[Listing on spatial positioning]
•••••
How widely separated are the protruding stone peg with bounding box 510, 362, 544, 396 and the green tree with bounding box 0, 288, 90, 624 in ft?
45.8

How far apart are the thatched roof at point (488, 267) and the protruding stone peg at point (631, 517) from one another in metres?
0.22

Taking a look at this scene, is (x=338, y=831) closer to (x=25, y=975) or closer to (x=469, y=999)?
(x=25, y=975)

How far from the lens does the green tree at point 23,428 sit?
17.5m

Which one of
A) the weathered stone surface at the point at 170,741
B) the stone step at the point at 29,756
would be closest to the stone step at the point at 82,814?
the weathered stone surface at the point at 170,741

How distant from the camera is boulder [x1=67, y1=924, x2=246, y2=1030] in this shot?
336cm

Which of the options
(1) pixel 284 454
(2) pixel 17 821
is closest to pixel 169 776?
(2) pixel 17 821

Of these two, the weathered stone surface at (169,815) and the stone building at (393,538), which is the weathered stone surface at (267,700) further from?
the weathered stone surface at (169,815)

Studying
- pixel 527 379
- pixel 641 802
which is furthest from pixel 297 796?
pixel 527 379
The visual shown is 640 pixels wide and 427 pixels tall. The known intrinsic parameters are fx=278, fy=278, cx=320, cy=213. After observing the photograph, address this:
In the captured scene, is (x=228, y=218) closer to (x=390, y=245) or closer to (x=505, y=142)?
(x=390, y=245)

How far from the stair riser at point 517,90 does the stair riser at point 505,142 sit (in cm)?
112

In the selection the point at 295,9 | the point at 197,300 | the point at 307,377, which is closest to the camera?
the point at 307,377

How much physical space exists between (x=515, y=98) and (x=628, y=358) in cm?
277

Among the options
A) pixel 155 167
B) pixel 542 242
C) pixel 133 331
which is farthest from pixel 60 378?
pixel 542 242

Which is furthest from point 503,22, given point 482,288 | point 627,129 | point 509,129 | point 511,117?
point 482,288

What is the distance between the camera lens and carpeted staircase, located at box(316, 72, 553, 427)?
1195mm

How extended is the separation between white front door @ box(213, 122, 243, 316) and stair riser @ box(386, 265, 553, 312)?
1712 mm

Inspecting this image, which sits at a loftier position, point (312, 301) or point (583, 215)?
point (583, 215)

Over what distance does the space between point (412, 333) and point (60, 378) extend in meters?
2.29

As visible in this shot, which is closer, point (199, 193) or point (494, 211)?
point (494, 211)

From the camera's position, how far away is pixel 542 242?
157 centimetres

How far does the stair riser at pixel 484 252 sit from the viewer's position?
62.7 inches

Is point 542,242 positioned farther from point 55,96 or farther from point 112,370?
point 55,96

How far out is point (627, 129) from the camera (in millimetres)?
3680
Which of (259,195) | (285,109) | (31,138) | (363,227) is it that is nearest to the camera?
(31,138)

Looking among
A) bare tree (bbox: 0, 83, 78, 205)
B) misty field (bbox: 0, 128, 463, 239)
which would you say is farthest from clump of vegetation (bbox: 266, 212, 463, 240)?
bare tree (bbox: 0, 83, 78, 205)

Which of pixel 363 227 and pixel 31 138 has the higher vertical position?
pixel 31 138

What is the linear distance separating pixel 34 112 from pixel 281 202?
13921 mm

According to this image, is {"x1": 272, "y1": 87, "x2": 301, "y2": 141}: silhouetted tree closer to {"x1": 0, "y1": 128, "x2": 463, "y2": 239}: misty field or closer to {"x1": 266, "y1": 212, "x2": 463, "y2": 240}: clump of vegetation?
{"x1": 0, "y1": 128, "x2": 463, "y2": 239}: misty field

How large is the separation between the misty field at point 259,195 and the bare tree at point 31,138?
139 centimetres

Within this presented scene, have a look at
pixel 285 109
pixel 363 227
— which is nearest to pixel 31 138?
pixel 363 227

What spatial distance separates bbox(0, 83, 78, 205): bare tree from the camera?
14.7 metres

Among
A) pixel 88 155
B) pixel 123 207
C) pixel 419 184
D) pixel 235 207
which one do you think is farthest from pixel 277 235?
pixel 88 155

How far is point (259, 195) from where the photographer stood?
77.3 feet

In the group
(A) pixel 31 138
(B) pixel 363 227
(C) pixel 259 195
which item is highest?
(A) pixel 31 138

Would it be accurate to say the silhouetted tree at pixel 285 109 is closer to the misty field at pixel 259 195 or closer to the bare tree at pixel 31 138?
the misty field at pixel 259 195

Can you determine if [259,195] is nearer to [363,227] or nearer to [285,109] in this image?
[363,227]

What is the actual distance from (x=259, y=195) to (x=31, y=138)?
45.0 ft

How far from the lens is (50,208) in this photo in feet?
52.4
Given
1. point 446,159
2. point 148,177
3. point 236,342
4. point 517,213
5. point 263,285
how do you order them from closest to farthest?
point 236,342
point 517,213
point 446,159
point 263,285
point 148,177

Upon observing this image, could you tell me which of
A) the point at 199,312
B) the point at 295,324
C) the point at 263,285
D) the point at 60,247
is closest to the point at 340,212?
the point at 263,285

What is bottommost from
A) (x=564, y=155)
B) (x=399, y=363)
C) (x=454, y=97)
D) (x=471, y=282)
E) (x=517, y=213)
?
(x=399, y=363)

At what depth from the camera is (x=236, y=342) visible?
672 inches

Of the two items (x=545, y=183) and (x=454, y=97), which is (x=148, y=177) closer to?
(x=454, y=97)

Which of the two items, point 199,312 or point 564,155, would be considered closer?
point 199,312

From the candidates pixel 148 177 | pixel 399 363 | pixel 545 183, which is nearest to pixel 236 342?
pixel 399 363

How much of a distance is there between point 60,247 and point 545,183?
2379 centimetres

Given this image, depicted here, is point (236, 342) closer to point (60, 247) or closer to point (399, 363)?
•••••
Task:
Copy the entire listing above word for word, leaving every line unchanged.

Correct result:
How widely separated are the protruding stone peg with bounding box 510, 362, 544, 396 and the green tree with bounding box 0, 288, 90, 624 in ft?
45.8

How far apart are the thatched roof at point (488, 267) and the protruding stone peg at point (631, 517) from one another in metres?
0.22

Taking a look at this scene, is (x=338, y=831) closer to (x=25, y=975) or closer to (x=469, y=999)?
(x=25, y=975)

How far from the lens does the green tree at point 23,428 sit?
17.5m

Which one of
A) the weathered stone surface at the point at 170,741
B) the stone step at the point at 29,756
would be closest to the stone step at the point at 82,814?
the weathered stone surface at the point at 170,741

How distant from the camera is boulder [x1=67, y1=924, x2=246, y2=1030] in this shot?
336cm

Which of the options
(1) pixel 284 454
(2) pixel 17 821
is closest to pixel 169 776?
(2) pixel 17 821

Of these two, the weathered stone surface at (169,815) and the stone building at (393,538), which is the weathered stone surface at (267,700) further from?
the weathered stone surface at (169,815)

Studying
- pixel 527 379
- pixel 641 802
which is furthest from pixel 297 796?
pixel 527 379
The visual shown is 640 pixels wide and 427 pixels tall. The known intrinsic parameters are fx=278, fy=278, cx=320, cy=213. After observing the photograph, address this:
In the captured scene, is (x=228, y=218) closer to (x=390, y=245) or closer to (x=505, y=142)?
(x=390, y=245)

How far from the stair riser at point 517,90 does the stair riser at point 505,142 sit (in cm)?
112

In the selection the point at 295,9 | the point at 197,300 | the point at 307,377, which is closest to the camera?
the point at 307,377

How much physical space exists between (x=515, y=98) and (x=628, y=358) in cm?
277

Among the options
A) pixel 155 167
B) pixel 542 242
C) pixel 133 331
which is farthest from pixel 60 378?
pixel 542 242

Which is furthest from point 503,22, given point 482,288 | point 627,129 | point 509,129 | point 511,117?
point 482,288

What is the distance between the camera lens and carpeted staircase, located at box(316, 72, 553, 427)?
1195mm

How extended is the separation between white front door @ box(213, 122, 243, 316) and stair riser @ box(386, 265, 553, 312)?
1712 mm

Inspecting this image, which sits at a loftier position, point (312, 301) or point (583, 215)?
point (583, 215)

Over what distance does the space between point (412, 333) and point (60, 378) extend in meters?
2.29

As visible in this shot, which is closer, point (199, 193) or point (494, 211)?
point (494, 211)

From the camera's position, how far away is pixel 542 242?
157 centimetres

How far does the stair riser at pixel 484 252 sit from the viewer's position?
62.7 inches

Is point 542,242 positioned farther from point 55,96 or farther from point 112,370?
point 55,96

How far out is point (627, 129) from the camera (in millimetres)?
3680
Which of (259,195) | (285,109) | (31,138) | (363,227) is it that is nearest to the camera?
(31,138)

Looking among
A) bare tree (bbox: 0, 83, 78, 205)
B) misty field (bbox: 0, 128, 463, 239)
which would you say is farthest from clump of vegetation (bbox: 266, 212, 463, 240)?
bare tree (bbox: 0, 83, 78, 205)

Which of pixel 363 227 and pixel 31 138 has the higher vertical position?
pixel 31 138

What is the linear distance separating pixel 34 112 from pixel 281 202?
13921 mm

According to this image, is {"x1": 272, "y1": 87, "x2": 301, "y2": 141}: silhouetted tree closer to {"x1": 0, "y1": 128, "x2": 463, "y2": 239}: misty field or closer to {"x1": 266, "y1": 212, "x2": 463, "y2": 240}: clump of vegetation?
{"x1": 0, "y1": 128, "x2": 463, "y2": 239}: misty field

How large is the separation between the misty field at point 259,195 and the bare tree at point 31,138?
139 centimetres

Within this presented scene, have a look at
pixel 285 109
pixel 363 227
— which is nearest to pixel 31 138?
pixel 363 227

What spatial distance separates bbox(0, 83, 78, 205): bare tree from the camera?
14.7 metres

Among
A) pixel 88 155
B) pixel 123 207
C) pixel 419 184
D) pixel 235 207
which one do you think is farthest from pixel 277 235?
pixel 88 155

How far is point (259, 195) from where the photographer stood?
77.3 feet

In the group
(A) pixel 31 138
(B) pixel 363 227
(C) pixel 259 195
which item is highest?
(A) pixel 31 138

Would it be accurate to say the silhouetted tree at pixel 285 109 is closer to the misty field at pixel 259 195 or closer to the bare tree at pixel 31 138?
the misty field at pixel 259 195

Can you determine if [259,195] is nearer to [363,227] or nearer to [285,109] in this image?
[363,227]

What is the actual distance from (x=259, y=195) to (x=31, y=138)?
45.0 ft

How far from the lens is (50,208) in this photo in feet?
52.4
Given
1. point 446,159
2. point 148,177
3. point 236,342
4. point 517,213
5. point 263,285
how do you order them from closest to farthest?
point 236,342
point 517,213
point 446,159
point 263,285
point 148,177

Upon observing this image, could you tell me which of
A) the point at 199,312
B) the point at 295,324
C) the point at 263,285
D) the point at 60,247
is closest to the point at 340,212?
the point at 263,285

What is bottommost from
A) (x=564, y=155)
B) (x=399, y=363)
C) (x=454, y=97)
D) (x=471, y=282)
E) (x=517, y=213)
?
(x=399, y=363)

At what depth from the camera is (x=236, y=342) visible?
672 inches

Of the two items (x=545, y=183) and (x=454, y=97), which is (x=148, y=177) closer to?
(x=454, y=97)

Which of the two items, point 199,312 or point 564,155, would be considered closer?
point 199,312

From the candidates pixel 148 177 | pixel 399 363 | pixel 545 183, which is nearest to pixel 236 342?
pixel 399 363

How much of a distance is there between point 60,247 and point 545,183?
2379 centimetres

Given this image, depicted here, is point (236, 342) closer to point (60, 247) or closer to point (399, 363)?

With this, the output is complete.